Re: [for-next PATCH 2/4] RDMA/bnxt_re: Refactor rdev init/uninit path and simplifying rtnl_lock usage

Selvin Xavier <selvin.xavier@xxxxxxxxxxxx> · Fri, 7 Dec 2018 11:43:50 +0530

On Fri, Dec 7, 2018 at 12:27 AM Jason Gunthorpe <jgg@xxxxxxxxxxxx> wrote:
>
> On Thu, Dec 06, 2018 at 10:49:44AM -0800, Selvin Xavier wrote:
> > From: Somnath Kotur <somnath.kotur@xxxxxxxxxxxx>
> >
> >  - Add more flags for better granularity in rdev init/uninit path.
> >  - bnxt_re_ib_reg() handles two main functionalities - initializing
> >    the device and registering with the IB stack.  Split it into 2
> >    functions i.e. bnxt_re_dev_init() and bnxt_re_ib_init()  to account
> >    for the same thereby improve modularity. Do the same for
> >    bnxt_re_ib_unreg()i.e. split into two functions - bnxt_re_dev_uninit()
> >    and  bnxt_re_ib_uninit().
> >  - Since bnxt_re_dev_init() part of bnxt_re_ib_reg()
> >    takes rtnl_lock inside for the entire function, so it is better to
> >    invoke it from bnxt_netdev_event() itself where the rtnl_lock is held
> >    already for  NETDEV_EVENT.
>
> Drivers cannot hold rtnl_lock while calling ib_unregister_device() (or
> really any lock, unless done carefully). Looks like bnxt does this
> already and prehaps this patch makes it worse?
>
Not really. You are right that bnxt is already calling
ib_unregister_device from rtnl_lock.
Current code has three instances of calling ib_unregister_device from
rtnl_lock context,
We  are removing two of them in this patch.

Available data:
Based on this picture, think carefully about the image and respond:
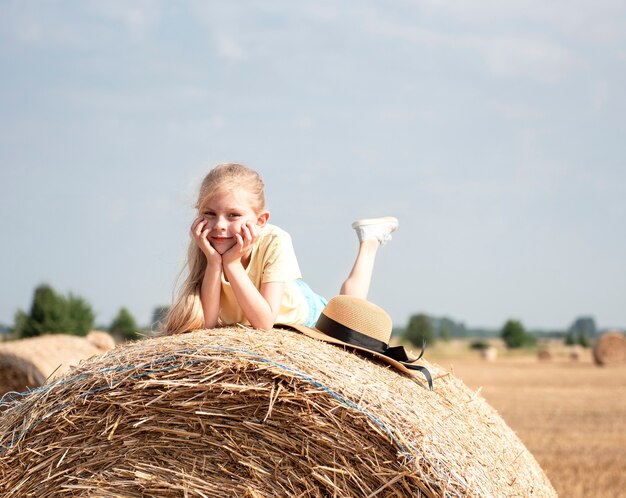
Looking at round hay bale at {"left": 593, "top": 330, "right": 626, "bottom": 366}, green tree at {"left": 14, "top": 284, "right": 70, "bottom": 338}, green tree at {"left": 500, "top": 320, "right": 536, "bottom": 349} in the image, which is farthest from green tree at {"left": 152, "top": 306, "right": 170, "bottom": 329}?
green tree at {"left": 500, "top": 320, "right": 536, "bottom": 349}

Exercise tasks:
A - According to the bnxt_re patch thread, why should bnxt_re_dev_init() be invoked from bnxt_netdev_event()? Answer in one to three sentences.
B - Extend the reply in the bnxt_re patch thread, starting after its last sentence.

Replies:
A - bnxt_re_dev_init(), the part of bnxt_re_ib_reg() that initializes the device, takes rtnl_lock for the entire function. bnxt_netdev_event() already holds rtnl_lock for NETDEV_EVENT, so the patch considers it better to call bnxt_re_dev_init() from there.

B -
Un-int routine is split into two. bnxt_re_ib_uninit and bnxt_re_remove_device .
bnxt_re_ib_uninit  calls ib_unregister_device and
bnxt_re_remove_device destroys the resources from HW.

In this patch, we call bnxt_re_ib_uninit outside rtnl_lock and
bnxt_re_remove_device with rtnl_lock
 (except in bnxt_re_shutdown which i will explain later).

In case of mod_exit, bnxt_re_ib_uninit  is invoked first outside the rtnl_lock.
After this, rtnl_lock is acquired and bnxt_re_remove_device is invoked.

In the netdev_event to unregister the device,  we handle the uninit in
two stages now

>>         case NETDEV_UNREGISTER:
>> @@ -1555,9 +1581,14 @@ static int bnxt_re_netdev_event(struct notifier_block *notifier,
>>                  */
>>                 if (atomic_read(&rdev->sched_count) > 0)
>>                         goto exit;
>> -               bnxt_re_ib_unreg(rdev);
>> -               bnxt_re_remove_one(rdev);
>> -               bnxt_re_dev_unreg(rdev);
>> +               /* Schedule work for unregistering from IB stack */
>> +               if (test_bit(BNXT_RE_FLAG_IBDEV_REGISTERED, &rdev->flags)) {
>> +                       sch_work = true;
>> +                       break;
>> +               }

if the IB device is registered, we schedule a work to invoke
ib_unregister_device and return notifier.
So bnxt_re_ib_uninit is invoked from the bnxt_re_task.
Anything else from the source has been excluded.